Your objective »
Retype the passage of the SusQL development notes that begins with the words containing "Skip to content" and ends with "(ALWAYS UPDATING!!!!!!)", keeping every character unchanged.

Passage »
Skip to content

Development notes ‐ operator‐sdk version

Scott Trent edited this page Jun 6, 2024 · 26 revisions

Random notes on developing for SusQL Operator -- recent operator sdk version

(ALWAYS UPDATING!!!!!!)

Changes to the main branch automatically rebuild and push the container image via github action, but non-main branches or forked repos need to be hand-built and pushed to a developer specific location to avoid overwriting the official images.

Sample steps to build and push bundle and container images

As desired, export CONTAINER_TOOL to docker or podman before building. (Default is docker.)

export BUNDLE_IMG="REPOSITORYURL/REPOSITORYNAME/susql-controller:v$(cat VERSION)"
export IMG=REGISTRYURL/REPOSITORYNAME/susql-controller
export IMAGE_TAG_BASE=${IMG}
export CONTAINER_TOOL=podman
podman login
make all
make bundle-build bundle-push
make operator-build operator-push

Trivial early sanity testing

make test
make run

(Use control-c to terminate make run)

Deploy to cluster

  • Log in to cluster on the command line using command from "Copy login command" on upper right corner of OpenShift web console
  • Be sure to remove previously installed SusQL operators.

Given records »
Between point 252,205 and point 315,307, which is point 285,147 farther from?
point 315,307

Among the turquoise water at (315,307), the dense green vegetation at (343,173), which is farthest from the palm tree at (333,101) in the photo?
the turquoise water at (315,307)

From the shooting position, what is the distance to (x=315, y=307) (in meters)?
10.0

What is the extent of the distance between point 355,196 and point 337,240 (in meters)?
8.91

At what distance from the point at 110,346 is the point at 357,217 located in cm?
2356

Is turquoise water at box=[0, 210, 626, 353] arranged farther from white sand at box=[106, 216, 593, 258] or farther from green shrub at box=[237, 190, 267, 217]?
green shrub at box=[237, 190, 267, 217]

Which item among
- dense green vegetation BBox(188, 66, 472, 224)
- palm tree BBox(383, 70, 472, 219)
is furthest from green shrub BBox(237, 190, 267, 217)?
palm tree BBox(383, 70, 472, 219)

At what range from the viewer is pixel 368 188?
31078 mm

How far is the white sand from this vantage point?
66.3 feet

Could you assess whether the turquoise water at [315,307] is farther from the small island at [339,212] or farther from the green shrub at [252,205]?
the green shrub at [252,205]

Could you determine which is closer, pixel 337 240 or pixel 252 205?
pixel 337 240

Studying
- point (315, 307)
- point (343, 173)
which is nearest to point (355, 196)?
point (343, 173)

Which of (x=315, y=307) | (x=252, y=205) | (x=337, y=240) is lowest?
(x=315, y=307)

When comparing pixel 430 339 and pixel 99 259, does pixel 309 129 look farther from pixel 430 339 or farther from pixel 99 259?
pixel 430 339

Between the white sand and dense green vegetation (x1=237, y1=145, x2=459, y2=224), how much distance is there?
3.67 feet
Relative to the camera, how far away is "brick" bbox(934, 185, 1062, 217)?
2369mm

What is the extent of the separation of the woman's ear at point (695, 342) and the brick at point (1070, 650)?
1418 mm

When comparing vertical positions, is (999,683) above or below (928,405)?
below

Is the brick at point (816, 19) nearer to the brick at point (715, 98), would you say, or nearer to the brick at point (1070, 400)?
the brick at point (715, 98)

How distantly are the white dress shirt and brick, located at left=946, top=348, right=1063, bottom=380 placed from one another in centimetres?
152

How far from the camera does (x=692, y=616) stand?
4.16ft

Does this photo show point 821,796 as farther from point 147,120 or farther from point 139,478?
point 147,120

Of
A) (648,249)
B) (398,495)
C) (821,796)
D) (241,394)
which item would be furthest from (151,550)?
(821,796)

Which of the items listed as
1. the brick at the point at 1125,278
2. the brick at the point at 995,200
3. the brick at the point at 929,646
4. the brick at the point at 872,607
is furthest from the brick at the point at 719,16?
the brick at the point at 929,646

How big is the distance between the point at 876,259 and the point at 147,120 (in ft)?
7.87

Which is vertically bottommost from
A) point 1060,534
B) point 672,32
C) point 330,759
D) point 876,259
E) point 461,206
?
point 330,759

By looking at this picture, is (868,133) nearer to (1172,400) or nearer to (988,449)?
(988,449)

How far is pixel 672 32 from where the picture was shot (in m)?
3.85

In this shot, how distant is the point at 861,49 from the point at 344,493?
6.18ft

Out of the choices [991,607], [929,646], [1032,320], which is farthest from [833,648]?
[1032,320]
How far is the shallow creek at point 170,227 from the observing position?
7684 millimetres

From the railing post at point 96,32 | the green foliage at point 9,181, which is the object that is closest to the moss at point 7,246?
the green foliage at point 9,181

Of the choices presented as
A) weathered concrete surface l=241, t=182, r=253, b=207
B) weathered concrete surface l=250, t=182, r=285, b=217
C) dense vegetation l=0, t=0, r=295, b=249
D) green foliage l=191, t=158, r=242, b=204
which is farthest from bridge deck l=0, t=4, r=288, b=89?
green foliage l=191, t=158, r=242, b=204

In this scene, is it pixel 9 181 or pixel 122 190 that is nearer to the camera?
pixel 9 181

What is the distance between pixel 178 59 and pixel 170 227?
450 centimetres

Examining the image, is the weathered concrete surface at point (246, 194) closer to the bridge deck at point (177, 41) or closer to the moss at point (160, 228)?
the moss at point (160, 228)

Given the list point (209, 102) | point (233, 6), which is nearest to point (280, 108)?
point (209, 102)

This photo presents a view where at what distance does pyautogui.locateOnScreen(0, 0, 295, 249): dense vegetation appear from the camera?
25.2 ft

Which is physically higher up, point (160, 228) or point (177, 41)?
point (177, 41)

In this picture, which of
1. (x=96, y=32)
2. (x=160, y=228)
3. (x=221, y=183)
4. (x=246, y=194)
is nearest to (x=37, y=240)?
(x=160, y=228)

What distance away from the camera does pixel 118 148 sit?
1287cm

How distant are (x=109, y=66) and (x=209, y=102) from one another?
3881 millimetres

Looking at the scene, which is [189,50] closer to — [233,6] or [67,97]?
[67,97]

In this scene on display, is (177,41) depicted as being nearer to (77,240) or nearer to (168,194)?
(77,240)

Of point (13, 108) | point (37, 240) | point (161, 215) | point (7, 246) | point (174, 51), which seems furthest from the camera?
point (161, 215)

Written reply »
Skip to content

Development notes ‐ operator‐sdk version

Scott Trent edited this page Jun 6, 2024 · 26 revisions

Random notes on developing for SusQL Operator -- recent operator sdk version

(ALWAYS UPDATING!!!!!!)